**GOAL OF THE EXERCISE:**
Reproduce verbatim the lines of the material below, starting at the line containing "From the items" and ending at the line containing "1.30 metres", with both of those lines included.

─── PROVIDED ENTRIES ───

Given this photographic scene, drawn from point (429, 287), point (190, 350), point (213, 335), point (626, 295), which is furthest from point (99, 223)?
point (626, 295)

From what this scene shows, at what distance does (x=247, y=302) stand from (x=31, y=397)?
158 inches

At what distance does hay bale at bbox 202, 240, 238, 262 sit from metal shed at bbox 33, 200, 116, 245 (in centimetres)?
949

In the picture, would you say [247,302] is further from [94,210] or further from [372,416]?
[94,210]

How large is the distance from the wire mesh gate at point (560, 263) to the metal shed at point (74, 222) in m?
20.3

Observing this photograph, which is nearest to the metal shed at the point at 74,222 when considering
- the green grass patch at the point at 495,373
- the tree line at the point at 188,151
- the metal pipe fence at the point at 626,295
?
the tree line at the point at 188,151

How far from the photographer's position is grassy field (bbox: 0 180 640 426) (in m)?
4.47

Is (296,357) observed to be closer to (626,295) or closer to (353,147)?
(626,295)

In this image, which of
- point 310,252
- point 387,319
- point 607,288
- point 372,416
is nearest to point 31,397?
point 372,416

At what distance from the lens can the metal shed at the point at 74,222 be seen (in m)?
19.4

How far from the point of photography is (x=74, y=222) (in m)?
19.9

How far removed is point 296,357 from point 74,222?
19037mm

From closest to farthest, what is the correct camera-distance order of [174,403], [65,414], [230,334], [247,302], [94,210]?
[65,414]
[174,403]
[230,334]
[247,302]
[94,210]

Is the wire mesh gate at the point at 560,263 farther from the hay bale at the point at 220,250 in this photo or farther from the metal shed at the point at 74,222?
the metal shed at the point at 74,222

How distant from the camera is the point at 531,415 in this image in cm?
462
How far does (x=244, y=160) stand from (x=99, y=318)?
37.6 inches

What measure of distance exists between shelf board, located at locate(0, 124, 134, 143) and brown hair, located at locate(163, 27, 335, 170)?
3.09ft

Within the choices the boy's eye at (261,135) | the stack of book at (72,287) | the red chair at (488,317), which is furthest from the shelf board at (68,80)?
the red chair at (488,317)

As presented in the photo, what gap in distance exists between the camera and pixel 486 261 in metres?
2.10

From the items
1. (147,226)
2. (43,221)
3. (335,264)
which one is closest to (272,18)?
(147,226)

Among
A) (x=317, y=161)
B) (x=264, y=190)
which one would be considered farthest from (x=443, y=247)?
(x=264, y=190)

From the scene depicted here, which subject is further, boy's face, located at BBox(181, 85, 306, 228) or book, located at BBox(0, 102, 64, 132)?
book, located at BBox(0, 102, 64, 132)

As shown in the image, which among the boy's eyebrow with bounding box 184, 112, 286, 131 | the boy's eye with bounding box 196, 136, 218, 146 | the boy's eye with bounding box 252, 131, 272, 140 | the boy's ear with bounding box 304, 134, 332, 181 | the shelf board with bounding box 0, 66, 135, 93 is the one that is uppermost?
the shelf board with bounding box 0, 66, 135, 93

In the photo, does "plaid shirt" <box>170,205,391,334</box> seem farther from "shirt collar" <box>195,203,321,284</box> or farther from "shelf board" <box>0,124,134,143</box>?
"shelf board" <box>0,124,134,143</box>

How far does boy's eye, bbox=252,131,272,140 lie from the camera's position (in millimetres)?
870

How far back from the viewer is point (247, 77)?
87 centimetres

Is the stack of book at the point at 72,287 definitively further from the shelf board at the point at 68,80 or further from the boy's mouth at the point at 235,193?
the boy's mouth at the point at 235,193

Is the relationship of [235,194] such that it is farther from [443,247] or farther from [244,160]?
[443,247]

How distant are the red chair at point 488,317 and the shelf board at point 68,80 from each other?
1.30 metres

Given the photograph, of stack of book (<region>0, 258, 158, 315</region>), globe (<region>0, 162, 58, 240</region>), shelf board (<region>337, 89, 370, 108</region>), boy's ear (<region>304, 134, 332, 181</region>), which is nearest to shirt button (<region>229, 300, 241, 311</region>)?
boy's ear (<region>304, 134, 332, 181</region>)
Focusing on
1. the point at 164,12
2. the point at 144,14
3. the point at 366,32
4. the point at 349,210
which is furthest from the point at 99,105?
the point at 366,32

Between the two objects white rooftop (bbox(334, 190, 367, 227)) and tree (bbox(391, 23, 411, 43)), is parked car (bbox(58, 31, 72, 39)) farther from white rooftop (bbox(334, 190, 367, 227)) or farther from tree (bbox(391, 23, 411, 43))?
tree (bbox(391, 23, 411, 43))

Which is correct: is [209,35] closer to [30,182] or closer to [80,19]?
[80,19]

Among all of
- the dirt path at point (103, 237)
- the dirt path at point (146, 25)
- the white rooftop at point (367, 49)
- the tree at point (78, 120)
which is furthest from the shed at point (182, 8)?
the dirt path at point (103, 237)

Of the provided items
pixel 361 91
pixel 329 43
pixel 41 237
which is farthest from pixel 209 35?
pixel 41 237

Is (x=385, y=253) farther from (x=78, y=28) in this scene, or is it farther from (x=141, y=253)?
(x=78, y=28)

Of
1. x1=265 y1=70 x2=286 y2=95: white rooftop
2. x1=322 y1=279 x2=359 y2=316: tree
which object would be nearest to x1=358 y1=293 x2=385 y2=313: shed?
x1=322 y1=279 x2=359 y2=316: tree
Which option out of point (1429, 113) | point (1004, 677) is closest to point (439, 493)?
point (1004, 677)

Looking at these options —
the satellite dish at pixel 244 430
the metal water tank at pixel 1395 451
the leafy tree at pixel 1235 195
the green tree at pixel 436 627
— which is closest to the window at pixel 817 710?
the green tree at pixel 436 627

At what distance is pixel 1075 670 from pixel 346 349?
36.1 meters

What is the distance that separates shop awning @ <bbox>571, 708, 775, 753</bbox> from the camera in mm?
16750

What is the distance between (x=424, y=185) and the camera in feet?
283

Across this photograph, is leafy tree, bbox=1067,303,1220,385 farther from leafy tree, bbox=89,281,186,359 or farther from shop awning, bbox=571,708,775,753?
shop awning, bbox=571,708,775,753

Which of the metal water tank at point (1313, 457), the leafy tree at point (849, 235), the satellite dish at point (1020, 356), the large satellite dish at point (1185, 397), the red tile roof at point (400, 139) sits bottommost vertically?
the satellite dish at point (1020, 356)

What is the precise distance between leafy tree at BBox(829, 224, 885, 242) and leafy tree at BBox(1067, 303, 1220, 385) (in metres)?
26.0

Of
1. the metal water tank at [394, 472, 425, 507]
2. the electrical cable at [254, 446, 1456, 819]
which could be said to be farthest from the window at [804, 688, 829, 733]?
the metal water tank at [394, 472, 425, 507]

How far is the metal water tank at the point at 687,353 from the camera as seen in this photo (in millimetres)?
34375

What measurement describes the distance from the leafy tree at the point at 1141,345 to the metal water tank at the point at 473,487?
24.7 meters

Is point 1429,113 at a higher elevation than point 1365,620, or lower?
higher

───

**EXERCISE OUTPUT:**
From the items
1. (147,226)
2. (43,221)
3. (335,264)
which one is closest to (272,18)?
(147,226)

Among
A) (x=317, y=161)
B) (x=264, y=190)
which one would be considered farthest from (x=443, y=247)?
(x=264, y=190)

From the scene depicted here, which subject is further, boy's face, located at BBox(181, 85, 306, 228) or book, located at BBox(0, 102, 64, 132)?
book, located at BBox(0, 102, 64, 132)

As shown in the image, which among the boy's eyebrow with bounding box 184, 112, 286, 131 | the boy's eye with bounding box 196, 136, 218, 146 | the boy's eye with bounding box 252, 131, 272, 140 | the boy's ear with bounding box 304, 134, 332, 181 | the shelf board with bounding box 0, 66, 135, 93 is the one that is uppermost?
the shelf board with bounding box 0, 66, 135, 93

In the photo, does "plaid shirt" <box>170,205,391,334</box> seem farther from "shirt collar" <box>195,203,321,284</box> or farther from "shelf board" <box>0,124,134,143</box>?
"shelf board" <box>0,124,134,143</box>

How far does boy's eye, bbox=252,131,272,140 lie from the camera's position (in millimetres)?
870

How far back from the viewer is point (247, 77)?
87 centimetres

Is the stack of book at the point at 72,287 definitively further from the shelf board at the point at 68,80 or further from the boy's mouth at the point at 235,193?
the boy's mouth at the point at 235,193

Is the relationship of [235,194] such that it is farther from [443,247] or farther from [244,160]?
[443,247]

How distant are the red chair at point 488,317 and the shelf board at point 68,80 from each other?
1.30 metres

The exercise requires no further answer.